Records of spatial reasoning queries
+ + +

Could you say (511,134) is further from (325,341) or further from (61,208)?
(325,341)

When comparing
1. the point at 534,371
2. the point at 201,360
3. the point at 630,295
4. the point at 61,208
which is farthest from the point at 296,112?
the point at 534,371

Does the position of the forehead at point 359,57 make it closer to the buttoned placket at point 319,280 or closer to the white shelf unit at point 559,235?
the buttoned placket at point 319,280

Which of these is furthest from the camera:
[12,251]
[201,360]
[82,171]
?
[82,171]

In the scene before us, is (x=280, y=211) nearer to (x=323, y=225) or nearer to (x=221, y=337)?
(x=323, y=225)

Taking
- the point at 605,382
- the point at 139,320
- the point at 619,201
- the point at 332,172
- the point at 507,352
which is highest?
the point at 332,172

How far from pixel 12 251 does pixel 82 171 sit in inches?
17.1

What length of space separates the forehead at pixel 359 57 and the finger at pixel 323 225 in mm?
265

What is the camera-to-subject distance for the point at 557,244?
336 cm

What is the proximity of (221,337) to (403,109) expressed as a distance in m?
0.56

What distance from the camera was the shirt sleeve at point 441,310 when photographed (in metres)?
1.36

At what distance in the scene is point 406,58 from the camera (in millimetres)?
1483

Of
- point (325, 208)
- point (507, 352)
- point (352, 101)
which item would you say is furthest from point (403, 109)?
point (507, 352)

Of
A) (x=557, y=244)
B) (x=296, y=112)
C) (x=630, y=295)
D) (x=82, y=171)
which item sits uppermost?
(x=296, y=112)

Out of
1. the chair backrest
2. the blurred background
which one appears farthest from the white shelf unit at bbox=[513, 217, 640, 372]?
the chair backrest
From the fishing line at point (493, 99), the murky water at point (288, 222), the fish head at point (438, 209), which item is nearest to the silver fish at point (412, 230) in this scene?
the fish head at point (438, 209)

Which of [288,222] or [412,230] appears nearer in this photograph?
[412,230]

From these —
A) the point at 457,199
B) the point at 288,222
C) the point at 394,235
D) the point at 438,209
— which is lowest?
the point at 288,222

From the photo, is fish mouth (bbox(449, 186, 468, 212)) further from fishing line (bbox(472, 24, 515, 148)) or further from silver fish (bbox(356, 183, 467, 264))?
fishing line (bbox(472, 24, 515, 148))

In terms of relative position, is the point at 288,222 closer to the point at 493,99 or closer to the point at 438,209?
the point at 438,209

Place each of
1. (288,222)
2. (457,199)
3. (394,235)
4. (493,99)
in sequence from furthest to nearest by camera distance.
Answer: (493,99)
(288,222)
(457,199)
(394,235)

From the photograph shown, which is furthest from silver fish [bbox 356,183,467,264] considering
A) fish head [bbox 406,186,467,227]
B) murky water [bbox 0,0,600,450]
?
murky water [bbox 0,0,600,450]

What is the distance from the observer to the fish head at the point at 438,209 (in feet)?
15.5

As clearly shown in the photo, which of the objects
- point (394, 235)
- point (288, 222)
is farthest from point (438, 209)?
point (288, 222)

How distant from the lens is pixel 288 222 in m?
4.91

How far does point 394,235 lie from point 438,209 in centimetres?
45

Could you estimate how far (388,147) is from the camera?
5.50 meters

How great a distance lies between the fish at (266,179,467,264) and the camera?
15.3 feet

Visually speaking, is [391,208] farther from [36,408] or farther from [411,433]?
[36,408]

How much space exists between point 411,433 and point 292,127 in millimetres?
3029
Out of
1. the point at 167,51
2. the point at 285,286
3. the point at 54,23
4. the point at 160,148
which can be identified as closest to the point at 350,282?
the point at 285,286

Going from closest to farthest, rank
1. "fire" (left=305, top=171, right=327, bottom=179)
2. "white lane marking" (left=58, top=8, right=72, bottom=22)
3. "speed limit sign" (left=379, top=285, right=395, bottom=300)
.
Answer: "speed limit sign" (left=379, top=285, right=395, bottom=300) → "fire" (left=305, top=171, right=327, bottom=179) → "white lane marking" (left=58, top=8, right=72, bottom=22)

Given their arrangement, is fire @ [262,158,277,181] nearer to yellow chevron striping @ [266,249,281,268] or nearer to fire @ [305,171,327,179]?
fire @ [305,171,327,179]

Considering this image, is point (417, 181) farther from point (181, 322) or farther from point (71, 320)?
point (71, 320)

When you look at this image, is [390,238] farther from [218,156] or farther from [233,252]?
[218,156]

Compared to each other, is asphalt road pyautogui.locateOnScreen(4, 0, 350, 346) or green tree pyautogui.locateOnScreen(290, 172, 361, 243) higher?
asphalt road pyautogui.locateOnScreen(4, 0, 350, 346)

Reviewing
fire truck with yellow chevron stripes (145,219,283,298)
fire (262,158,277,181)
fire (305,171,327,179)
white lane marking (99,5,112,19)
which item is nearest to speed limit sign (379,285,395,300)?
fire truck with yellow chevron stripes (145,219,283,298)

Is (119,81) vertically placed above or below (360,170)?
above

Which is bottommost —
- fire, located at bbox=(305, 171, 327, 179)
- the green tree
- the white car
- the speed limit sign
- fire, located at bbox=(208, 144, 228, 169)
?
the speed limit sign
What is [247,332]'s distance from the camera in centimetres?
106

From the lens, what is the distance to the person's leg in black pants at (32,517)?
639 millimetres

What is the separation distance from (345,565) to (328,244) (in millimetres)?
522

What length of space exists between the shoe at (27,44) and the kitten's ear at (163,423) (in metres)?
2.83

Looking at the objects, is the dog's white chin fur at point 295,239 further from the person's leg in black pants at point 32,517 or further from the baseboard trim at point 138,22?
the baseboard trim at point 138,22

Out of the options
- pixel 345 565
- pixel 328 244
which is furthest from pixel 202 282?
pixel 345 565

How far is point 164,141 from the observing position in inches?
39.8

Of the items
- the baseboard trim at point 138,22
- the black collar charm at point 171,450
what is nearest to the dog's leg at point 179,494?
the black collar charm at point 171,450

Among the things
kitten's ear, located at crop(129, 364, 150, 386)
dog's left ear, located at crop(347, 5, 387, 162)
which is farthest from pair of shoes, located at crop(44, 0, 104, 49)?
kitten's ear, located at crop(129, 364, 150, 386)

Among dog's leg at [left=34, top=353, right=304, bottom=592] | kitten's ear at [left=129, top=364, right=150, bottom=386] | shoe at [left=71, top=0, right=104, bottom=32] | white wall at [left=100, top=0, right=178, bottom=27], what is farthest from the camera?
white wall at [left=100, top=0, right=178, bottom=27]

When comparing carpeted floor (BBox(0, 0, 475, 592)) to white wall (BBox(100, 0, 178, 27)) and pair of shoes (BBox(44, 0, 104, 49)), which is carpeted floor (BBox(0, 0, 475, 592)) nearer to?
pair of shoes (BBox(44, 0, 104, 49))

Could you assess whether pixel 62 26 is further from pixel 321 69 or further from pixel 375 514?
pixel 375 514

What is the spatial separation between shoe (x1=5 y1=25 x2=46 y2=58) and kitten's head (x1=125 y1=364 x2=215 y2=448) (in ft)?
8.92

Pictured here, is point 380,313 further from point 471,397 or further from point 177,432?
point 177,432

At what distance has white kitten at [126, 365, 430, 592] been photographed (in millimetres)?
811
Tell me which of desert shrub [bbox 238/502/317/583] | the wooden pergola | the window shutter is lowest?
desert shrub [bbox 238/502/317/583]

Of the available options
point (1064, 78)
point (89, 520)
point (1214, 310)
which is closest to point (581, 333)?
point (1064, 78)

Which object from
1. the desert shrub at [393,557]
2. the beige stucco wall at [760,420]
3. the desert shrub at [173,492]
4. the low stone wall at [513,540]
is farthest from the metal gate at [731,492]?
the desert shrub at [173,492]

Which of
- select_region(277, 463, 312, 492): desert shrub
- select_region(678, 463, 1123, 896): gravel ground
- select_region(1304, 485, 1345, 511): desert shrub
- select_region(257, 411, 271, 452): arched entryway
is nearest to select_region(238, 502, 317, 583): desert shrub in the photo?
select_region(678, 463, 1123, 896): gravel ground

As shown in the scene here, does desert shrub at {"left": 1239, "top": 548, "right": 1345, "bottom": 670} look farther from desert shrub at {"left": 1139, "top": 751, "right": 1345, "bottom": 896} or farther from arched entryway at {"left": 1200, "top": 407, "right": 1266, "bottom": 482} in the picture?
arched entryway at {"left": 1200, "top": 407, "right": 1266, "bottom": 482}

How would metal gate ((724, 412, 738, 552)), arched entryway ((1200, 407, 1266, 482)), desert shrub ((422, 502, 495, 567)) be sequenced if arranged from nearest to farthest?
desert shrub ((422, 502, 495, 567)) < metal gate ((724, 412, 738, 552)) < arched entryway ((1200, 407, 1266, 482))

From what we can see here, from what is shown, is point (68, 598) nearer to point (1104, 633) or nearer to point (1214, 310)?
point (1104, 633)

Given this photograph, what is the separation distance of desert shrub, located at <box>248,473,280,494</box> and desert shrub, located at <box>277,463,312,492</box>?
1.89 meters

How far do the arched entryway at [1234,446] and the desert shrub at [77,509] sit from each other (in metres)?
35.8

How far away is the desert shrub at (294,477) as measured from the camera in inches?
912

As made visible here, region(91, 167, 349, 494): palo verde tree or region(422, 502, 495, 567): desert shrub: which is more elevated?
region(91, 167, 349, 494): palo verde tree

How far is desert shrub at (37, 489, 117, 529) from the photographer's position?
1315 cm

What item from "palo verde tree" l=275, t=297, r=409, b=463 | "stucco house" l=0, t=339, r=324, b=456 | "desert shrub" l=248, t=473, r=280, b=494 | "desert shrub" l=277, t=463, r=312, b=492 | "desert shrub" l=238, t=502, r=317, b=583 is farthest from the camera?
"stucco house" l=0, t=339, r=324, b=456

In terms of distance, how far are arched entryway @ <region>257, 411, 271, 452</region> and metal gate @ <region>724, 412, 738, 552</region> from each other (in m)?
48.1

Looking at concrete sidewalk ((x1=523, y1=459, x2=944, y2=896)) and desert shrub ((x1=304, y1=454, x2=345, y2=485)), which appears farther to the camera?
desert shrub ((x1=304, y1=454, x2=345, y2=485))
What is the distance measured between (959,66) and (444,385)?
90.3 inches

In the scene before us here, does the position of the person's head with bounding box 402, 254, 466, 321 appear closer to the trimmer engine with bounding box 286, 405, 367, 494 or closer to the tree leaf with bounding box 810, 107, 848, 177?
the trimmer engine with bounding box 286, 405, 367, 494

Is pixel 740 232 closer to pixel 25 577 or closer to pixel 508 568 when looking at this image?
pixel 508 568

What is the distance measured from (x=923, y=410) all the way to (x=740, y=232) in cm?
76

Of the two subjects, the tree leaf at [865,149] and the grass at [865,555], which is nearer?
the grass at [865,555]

+ + +

- **Task instructions**
Transcribe the records verbatim, starting with the line that contains "Is pixel 740" and continuing through the end of the records.

- **Exercise response**
Is pixel 740 232 closer to pixel 25 577 or closer to pixel 508 568 when looking at this image?
pixel 508 568

What is the distance measured from (x=923, y=410) all the way to (x=740, y=232) in cm?
76

Of the two subjects, the tree leaf at [865,149] and the grass at [865,555], which is nearer?
the grass at [865,555]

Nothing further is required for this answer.